Extracted information
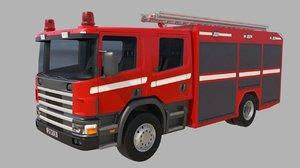 firewagon 3D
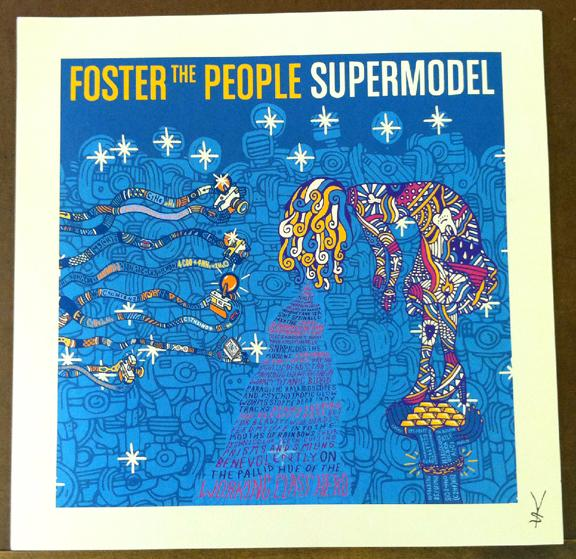 FOLLOW & RT for chance to win signed @fosterthepeople litho by @youngandsick! Play @foxoakland 11/6-8. Sac 11/10. http://t.co/2v4ZGrDGM1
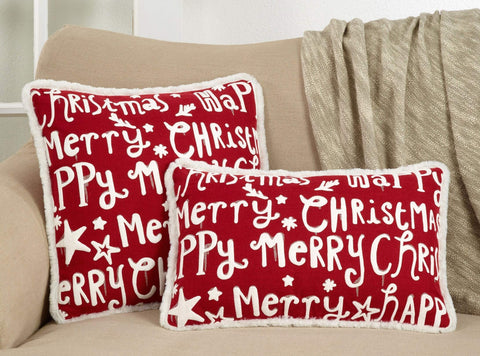 Fennco Styles Eira Collection Happy Merry Christmas Print Fur Trim Variety Size Pillow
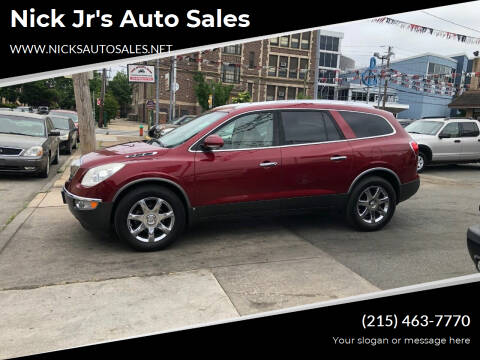2008 Buick Enclave for sale at Nick Jr's Auto Sales in Philadelphia PA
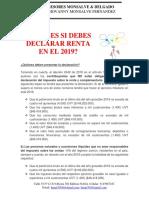 Requisitos Para Declarar 2018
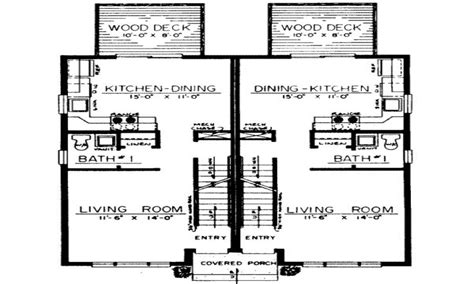 simple 2 bedroom house plans 1920 2 bedroom house plans 2 bedroom house simple plan 1920s home plans mexzhouse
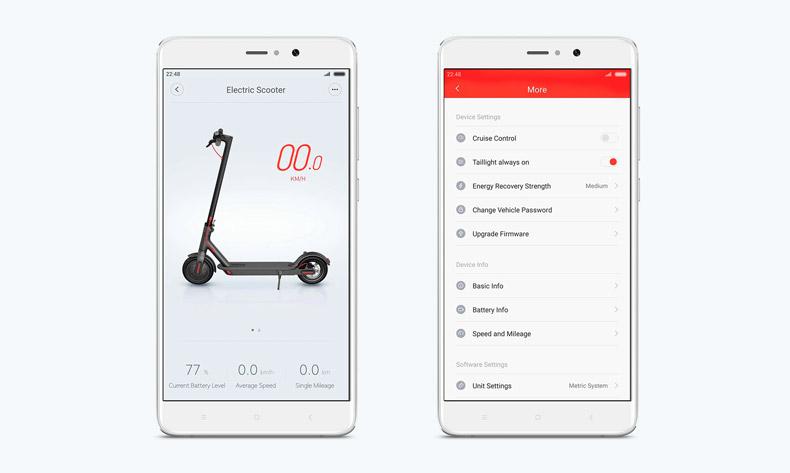 Aplicación para móvil Android iPhone del Xiaomi Mijia Scooter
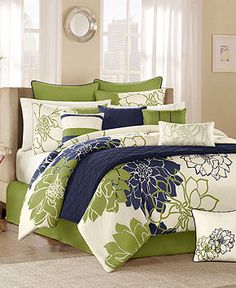 Colors not the actual bedding  Lola Green 12 Piece Full Comforter Set - LIMITED-TIME SPECIALS - for the home - Macy's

Task goal
Word for word, write out the lines from the top of the records above down to the line holding "Fennco Styles Eira", inclusive, but not the pictures.

Answer area
 firewagon 3D
 FOLLOW & RT for chance to win signed @fosterthepeople litho by @youngandsick! Play @foxoakland 11/6-8. Sac 11/10. http://t.co/2v4ZGrDGM1
 Fennco Styles Eira Collection Happy Merry Christmas Print Fur Trim Variety Size Pillow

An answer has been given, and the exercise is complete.